**EXERCISE:** Your task is to print the material below exactly as presented.

**GIVEN DATA:**
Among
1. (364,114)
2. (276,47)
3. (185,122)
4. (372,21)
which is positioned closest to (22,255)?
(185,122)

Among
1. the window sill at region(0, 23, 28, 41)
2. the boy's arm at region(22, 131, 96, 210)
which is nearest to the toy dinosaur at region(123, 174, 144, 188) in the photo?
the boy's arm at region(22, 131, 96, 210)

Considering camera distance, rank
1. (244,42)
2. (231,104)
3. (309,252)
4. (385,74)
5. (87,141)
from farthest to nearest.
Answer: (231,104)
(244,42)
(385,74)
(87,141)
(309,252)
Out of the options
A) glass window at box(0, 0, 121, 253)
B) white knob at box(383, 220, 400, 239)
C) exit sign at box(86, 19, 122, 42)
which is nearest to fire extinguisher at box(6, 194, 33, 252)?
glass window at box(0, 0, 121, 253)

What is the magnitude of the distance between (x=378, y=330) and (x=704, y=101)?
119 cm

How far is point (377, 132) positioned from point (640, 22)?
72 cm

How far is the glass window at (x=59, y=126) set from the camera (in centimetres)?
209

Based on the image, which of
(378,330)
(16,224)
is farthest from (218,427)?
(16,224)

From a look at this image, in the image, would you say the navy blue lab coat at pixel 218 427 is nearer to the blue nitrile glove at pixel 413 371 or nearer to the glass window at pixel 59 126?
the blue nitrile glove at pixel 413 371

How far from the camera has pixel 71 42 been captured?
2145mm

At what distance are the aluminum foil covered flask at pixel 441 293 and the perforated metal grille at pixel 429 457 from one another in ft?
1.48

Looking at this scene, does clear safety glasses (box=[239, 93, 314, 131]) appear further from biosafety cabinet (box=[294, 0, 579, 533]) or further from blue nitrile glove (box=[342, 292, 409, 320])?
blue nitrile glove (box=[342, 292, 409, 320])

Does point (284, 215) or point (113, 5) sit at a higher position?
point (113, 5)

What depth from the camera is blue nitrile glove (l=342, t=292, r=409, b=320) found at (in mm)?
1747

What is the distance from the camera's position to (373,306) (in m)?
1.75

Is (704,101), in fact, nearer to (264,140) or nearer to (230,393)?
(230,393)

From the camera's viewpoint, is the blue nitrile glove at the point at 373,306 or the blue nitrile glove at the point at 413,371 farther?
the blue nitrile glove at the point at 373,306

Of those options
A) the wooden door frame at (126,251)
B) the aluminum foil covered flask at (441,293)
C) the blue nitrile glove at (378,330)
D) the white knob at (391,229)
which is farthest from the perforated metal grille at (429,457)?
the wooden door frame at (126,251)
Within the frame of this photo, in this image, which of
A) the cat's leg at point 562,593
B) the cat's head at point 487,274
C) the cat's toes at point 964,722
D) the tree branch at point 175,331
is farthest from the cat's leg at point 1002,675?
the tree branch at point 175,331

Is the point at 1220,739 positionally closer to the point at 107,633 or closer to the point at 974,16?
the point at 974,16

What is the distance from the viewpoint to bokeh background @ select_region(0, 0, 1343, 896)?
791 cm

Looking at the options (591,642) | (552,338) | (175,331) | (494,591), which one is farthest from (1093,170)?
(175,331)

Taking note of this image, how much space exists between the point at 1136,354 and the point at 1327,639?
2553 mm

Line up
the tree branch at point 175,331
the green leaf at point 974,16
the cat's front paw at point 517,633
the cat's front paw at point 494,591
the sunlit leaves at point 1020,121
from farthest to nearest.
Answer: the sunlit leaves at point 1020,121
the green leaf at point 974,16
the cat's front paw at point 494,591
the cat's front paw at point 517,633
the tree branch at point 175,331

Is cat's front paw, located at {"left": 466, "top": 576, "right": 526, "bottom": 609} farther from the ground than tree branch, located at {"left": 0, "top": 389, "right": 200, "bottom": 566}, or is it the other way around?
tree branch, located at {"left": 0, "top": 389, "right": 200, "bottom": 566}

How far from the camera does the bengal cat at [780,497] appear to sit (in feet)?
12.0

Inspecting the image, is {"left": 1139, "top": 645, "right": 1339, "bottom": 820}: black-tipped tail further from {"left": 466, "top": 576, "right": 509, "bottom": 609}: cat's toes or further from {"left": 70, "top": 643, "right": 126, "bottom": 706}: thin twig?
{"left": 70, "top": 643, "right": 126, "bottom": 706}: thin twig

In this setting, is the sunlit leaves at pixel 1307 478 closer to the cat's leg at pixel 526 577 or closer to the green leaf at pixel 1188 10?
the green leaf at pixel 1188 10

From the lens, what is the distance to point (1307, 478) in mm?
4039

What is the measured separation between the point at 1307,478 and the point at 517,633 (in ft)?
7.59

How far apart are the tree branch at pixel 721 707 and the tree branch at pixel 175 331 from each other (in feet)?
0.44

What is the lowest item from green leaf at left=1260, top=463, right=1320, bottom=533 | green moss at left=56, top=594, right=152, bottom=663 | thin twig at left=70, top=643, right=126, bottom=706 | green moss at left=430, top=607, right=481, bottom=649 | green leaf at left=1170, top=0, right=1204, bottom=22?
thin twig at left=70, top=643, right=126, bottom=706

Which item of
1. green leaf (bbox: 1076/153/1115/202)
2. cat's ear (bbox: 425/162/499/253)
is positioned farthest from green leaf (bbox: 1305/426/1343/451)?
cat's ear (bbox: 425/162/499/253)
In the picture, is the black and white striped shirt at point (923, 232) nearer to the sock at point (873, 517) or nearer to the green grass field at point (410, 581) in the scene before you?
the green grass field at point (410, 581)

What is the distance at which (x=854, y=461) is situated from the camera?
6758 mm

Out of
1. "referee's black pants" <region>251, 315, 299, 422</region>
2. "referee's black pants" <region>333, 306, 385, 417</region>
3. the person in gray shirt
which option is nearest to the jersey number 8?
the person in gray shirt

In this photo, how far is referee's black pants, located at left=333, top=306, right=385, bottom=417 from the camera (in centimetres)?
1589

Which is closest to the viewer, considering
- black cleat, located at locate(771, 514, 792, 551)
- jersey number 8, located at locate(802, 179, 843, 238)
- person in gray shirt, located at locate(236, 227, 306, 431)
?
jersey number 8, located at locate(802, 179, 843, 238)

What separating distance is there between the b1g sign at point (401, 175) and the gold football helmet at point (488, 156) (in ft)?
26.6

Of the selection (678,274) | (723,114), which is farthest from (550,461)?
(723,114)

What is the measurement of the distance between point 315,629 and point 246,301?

**WRITTEN SOLUTION:**
Among
1. (364,114)
2. (276,47)
3. (185,122)
4. (372,21)
which is positioned closest to (22,255)?
(185,122)

Among
1. the window sill at region(0, 23, 28, 41)
2. the boy's arm at region(22, 131, 96, 210)
which is nearest to the toy dinosaur at region(123, 174, 144, 188) in the photo?
the boy's arm at region(22, 131, 96, 210)

Considering camera distance, rank
1. (244,42)
2. (231,104)
3. (309,252)
4. (385,74)
5. (87,141)
from farthest to nearest.
Answer: (231,104)
(244,42)
(385,74)
(87,141)
(309,252)
Out of the options
A) glass window at box(0, 0, 121, 253)
B) white knob at box(383, 220, 400, 239)
C) exit sign at box(86, 19, 122, 42)
which is nearest to fire extinguisher at box(6, 194, 33, 252)?
glass window at box(0, 0, 121, 253)

What is the magnitude of the distance between (x=378, y=330) and (x=704, y=101)?
119 cm

How far is point (377, 132) positioned from point (640, 22)?
72 cm

How far is the glass window at (x=59, y=126) set from the camera (in centimetres)?
209

Based on the image, which of
(378,330)
(16,224)
is farthest from (218,427)?
(16,224)

From a look at this image, in the image, would you say the navy blue lab coat at pixel 218 427 is nearer to the blue nitrile glove at pixel 413 371 or nearer to the glass window at pixel 59 126?
the blue nitrile glove at pixel 413 371

How far from the camera has pixel 71 42 been captured?
2145mm

At what distance are the aluminum foil covered flask at pixel 441 293 and the perforated metal grille at pixel 429 457 from one another in ft?
1.48

Looking at this scene, does clear safety glasses (box=[239, 93, 314, 131]) appear further from biosafety cabinet (box=[294, 0, 579, 533]) or further from blue nitrile glove (box=[342, 292, 409, 320])?
blue nitrile glove (box=[342, 292, 409, 320])

Does point (284, 215) or point (113, 5) sit at a higher position?
point (113, 5)

What depth from the camera is blue nitrile glove (l=342, t=292, r=409, b=320) found at (in mm)?
1747

What is the distance from the camera's position to (373,306) (in m)?
1.75

Is (704,101), in fact, nearer to (264,140) or nearer to (230,393)?
(230,393)

From the camera's viewpoint, is the blue nitrile glove at the point at 373,306 or the blue nitrile glove at the point at 413,371 farther?
the blue nitrile glove at the point at 373,306

Of those options
A) the wooden door frame at (126,251)
B) the aluminum foil covered flask at (441,293)
C) the blue nitrile glove at (378,330)
D) the white knob at (391,229)
which is farthest from the perforated metal grille at (429,457)?
the wooden door frame at (126,251)
Within the frame of this photo, in this image, which of
A) the cat's leg at point 562,593
B) the cat's head at point 487,274
C) the cat's toes at point 964,722
D) the tree branch at point 175,331
is farthest from the cat's leg at point 1002,675?
the tree branch at point 175,331

Is the point at 1220,739 positionally closer to the point at 107,633 or closer to the point at 974,16?
the point at 974,16

What is the distance from the viewpoint to bokeh background @ select_region(0, 0, 1343, 896)?
791 cm

Looking at the options (591,642) | (552,338) | (175,331) | (494,591), which one is farthest from (1093,170)?
(175,331)

Taking note of this image, how much space exists between the point at 1136,354 and the point at 1327,639?
2553 mm

Line up
the tree branch at point 175,331
the green leaf at point 974,16
the cat's front paw at point 517,633
the cat's front paw at point 494,591
the sunlit leaves at point 1020,121
from farthest to nearest.
Answer: the sunlit leaves at point 1020,121
the green leaf at point 974,16
the cat's front paw at point 494,591
the cat's front paw at point 517,633
the tree branch at point 175,331

Is cat's front paw, located at {"left": 466, "top": 576, "right": 526, "bottom": 609} farther from the ground than tree branch, located at {"left": 0, "top": 389, "right": 200, "bottom": 566}, or is it the other way around?
tree branch, located at {"left": 0, "top": 389, "right": 200, "bottom": 566}

How far from the camera does the bengal cat at [780,497] appear to sit (in feet)?
12.0

Inspecting the image, is {"left": 1139, "top": 645, "right": 1339, "bottom": 820}: black-tipped tail further from {"left": 466, "top": 576, "right": 509, "bottom": 609}: cat's toes or further from {"left": 70, "top": 643, "right": 126, "bottom": 706}: thin twig?
{"left": 70, "top": 643, "right": 126, "bottom": 706}: thin twig

In this setting, is the sunlit leaves at pixel 1307 478 closer to the cat's leg at pixel 526 577 or closer to the green leaf at pixel 1188 10?
the green leaf at pixel 1188 10

From the lens, what is the distance to point (1307, 478) in mm?
4039

What is the measured separation between the point at 1307,478 and the point at 517,633 (in ft)?
7.59

How far apart are the tree branch at pixel 721 707 and the tree branch at pixel 175 331 from each other (in feet)?
0.44

What is the lowest item from green leaf at left=1260, top=463, right=1320, bottom=533 | green moss at left=56, top=594, right=152, bottom=663 | thin twig at left=70, top=643, right=126, bottom=706 | green moss at left=430, top=607, right=481, bottom=649 | green leaf at left=1170, top=0, right=1204, bottom=22?
thin twig at left=70, top=643, right=126, bottom=706

Which item of
1. green leaf (bbox: 1076/153/1115/202)
2. cat's ear (bbox: 425/162/499/253)
is positioned farthest from green leaf (bbox: 1305/426/1343/451)?
cat's ear (bbox: 425/162/499/253)
In the picture, is the black and white striped shirt at point (923, 232) nearer to the sock at point (873, 517) or nearer to the green grass field at point (410, 581) in the scene before you?
the green grass field at point (410, 581)

What is the distance at which (x=854, y=461) is situated from the camera?
6758 mm

Out of
1. "referee's black pants" <region>251, 315, 299, 422</region>
2. "referee's black pants" <region>333, 306, 385, 417</region>
3. the person in gray shirt
which option is nearest to the jersey number 8?
the person in gray shirt

In this photo, how far is referee's black pants, located at left=333, top=306, right=385, bottom=417 from the camera (in centimetres)?
1589

Which is closest to the viewer, considering
- black cleat, located at locate(771, 514, 792, 551)
- jersey number 8, located at locate(802, 179, 843, 238)
- person in gray shirt, located at locate(236, 227, 306, 431)
?
jersey number 8, located at locate(802, 179, 843, 238)

What separating distance is there between the b1g sign at point (401, 175) and the gold football helmet at point (488, 156) (in ft)?
26.6

Of the selection (678,274) | (723,114), which is farthest from (550,461)?
(723,114)

What is the measurement of the distance between point 315,629 and point 246,301?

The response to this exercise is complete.